The series follows Ramsey after he accepts the position of deputy police chief in the fictional town of New Prospect, Oklahoma.
In the series' pilot, "The Century Turns", set in 1901, Hec meets New Prospect's chief of police, Oliver B. Stamp (Rick Lenz), a young, inexperienced lawman who needs help and after some initial friction, the two men develop a working relationship. They are frequently accompanied by a colorful local doctor, Amos Coogan, who is also the local Coroner/Medical Examiner (played by frequent Webb performer Harry Morgan, who was also a regular on The Richard Boone Show). All of them went on to appear in "The Shootist" with John Wayne.

Production
The series was one of the first television Westerns set in the early 20th century, at a time when viewer interest in the old West was waning. Two contemporary series with a similar setting were Nichols, starring James Garner and Bearcats! starring Rod Taylor and Dennis Cole; the latter was set in 1914.
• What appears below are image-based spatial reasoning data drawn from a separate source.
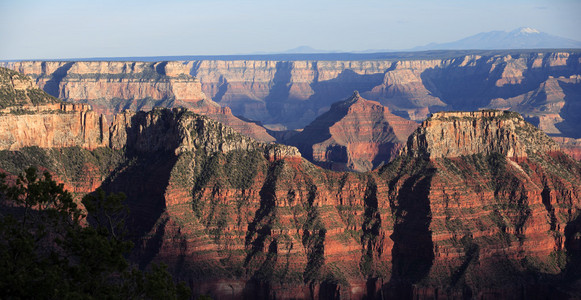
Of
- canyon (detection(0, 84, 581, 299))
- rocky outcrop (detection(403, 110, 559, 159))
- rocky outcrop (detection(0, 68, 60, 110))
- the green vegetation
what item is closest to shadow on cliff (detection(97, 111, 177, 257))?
canyon (detection(0, 84, 581, 299))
Producer Jack Webb described Hec Ramsey as "Dragnet meets John Wayne" and critics picked up on that. The scripts balanced authentic "modern" investigative methods of the 1900s with action and adventure.

Despite good ratings, the series was canceled after two seasons, following disagreements between Boone and Universal. Douglas Benton and creator Harold Jack Bloom were the producers; Jack Webb was executive producer.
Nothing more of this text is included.